Berg was born in Kenosha, Wisconsin, to Paul Axel Berg[4] and Dorothy Esther (née Schanock) Berg.[citation needed] She moved with her family to Red Bank, New Jersey at age six. Her father was with the United States Coast Guard at Stations Sandy Hook and Monmouth Beach at the time. She attended Red Bank Catholic High School until 1948 when she moved to Detroit with her father who had divorced her mother and remarried. She began her career as a model and actress in Detroit and Chicago.[4] Berg was on the front cover of Vogue four times, starting in 1953, and was Esquire's "Lady Fair" for May of 1956.[5]

She was also the star and sole performer on a 1955 New York television program entitled Count Sheep which aired on WRCA-TV five nights a week from 1:00 to 1:05 a.m.

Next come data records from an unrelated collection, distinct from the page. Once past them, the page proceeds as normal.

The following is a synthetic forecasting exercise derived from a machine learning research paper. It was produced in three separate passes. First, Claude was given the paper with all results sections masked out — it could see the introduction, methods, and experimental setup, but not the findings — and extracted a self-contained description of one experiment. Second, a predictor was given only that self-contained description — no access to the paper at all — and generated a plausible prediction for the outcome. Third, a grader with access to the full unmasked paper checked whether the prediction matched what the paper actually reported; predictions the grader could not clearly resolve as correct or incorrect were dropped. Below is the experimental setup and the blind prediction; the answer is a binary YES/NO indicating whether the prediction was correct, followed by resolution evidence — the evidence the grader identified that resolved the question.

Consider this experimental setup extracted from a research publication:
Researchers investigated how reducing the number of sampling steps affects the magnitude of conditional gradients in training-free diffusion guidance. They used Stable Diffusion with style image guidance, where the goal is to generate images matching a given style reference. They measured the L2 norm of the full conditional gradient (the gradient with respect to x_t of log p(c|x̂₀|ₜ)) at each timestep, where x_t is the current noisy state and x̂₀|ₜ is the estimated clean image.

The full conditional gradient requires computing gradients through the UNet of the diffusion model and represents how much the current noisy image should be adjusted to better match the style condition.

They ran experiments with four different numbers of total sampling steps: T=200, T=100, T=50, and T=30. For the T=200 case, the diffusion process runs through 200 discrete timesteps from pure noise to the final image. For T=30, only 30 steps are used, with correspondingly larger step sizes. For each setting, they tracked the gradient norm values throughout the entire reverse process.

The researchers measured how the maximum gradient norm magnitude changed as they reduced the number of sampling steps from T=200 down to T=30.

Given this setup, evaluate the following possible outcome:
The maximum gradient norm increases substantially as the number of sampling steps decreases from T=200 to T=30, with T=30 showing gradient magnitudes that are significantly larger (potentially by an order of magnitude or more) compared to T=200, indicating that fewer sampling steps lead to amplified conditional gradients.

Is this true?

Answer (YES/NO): NO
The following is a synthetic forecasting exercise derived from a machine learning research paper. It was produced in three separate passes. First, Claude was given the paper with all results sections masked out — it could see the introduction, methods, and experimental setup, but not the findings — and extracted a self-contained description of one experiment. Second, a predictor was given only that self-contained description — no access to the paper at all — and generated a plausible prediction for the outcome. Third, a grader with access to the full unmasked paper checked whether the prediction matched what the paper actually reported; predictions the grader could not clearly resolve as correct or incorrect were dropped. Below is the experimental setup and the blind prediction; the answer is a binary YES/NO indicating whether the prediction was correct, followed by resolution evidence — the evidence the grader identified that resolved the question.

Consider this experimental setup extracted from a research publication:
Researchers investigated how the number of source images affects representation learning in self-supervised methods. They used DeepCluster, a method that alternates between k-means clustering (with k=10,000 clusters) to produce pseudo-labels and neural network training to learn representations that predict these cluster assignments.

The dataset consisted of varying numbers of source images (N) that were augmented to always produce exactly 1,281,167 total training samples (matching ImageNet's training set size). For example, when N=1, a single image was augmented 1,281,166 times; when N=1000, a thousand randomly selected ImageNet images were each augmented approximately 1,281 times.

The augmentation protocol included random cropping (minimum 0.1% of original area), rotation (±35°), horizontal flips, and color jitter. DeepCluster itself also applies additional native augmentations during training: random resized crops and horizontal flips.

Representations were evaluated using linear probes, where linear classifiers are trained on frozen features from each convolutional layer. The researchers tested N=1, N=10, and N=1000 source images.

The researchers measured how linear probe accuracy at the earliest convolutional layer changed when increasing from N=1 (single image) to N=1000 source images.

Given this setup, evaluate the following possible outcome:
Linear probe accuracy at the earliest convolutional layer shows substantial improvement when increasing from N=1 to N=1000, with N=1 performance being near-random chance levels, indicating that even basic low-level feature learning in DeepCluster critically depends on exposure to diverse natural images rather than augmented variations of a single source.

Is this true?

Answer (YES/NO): NO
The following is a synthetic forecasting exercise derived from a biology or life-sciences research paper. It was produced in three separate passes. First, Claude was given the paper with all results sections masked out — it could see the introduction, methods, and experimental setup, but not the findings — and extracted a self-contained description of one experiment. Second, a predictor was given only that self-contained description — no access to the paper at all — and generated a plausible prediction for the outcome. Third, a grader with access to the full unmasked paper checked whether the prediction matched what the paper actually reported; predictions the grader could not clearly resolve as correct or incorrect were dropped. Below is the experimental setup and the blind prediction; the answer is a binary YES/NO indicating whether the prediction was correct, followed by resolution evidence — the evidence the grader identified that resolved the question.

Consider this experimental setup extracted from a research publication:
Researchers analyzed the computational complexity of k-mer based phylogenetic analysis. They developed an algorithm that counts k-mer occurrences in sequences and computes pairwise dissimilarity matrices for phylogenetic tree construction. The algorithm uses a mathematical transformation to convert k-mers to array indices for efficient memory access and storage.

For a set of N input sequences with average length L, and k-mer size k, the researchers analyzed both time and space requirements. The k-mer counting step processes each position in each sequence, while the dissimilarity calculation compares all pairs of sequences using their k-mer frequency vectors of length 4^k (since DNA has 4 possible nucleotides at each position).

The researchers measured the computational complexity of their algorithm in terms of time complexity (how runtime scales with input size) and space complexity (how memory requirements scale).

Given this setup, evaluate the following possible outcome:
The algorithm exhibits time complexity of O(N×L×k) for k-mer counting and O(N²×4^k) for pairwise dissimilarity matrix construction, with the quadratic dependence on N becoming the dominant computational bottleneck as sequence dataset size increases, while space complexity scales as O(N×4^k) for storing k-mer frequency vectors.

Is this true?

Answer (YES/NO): NO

ET.[6] The nightgown-clad Miss Berg would appear, get into bed, perform a bit of business, such as read from Romeo and Juliet or eat grapes off a toy Ferris wheel, and then, in extreme close-up, whisper a good night to the camera and pretend to go to sleep as animated sheep jumped over a fence. Her manager stated, 'A lot of people watch it. God knows why.'"[7] She earned $150 for each five-minute performance.[6]

By 1960, Berg was earning $40,000 per year.

In 1962, Berg toured with Bob Cummings in a production of Tunnel of Love.[4]

In 1964, she appeared on “Perry Mason” in S8E12’s “The Case of the Wooden Nickel”.[citation needed]

Berg was married to actor Geoffrey Horne on February 6, 1958, with whom she had a child. They divorced in 1962.[8] She was also married to, and divorced from, Alan Elliott and Richard Praeger in the 1960s.[9] She died on February 4, 2022, at the age of 90, in New York.[10]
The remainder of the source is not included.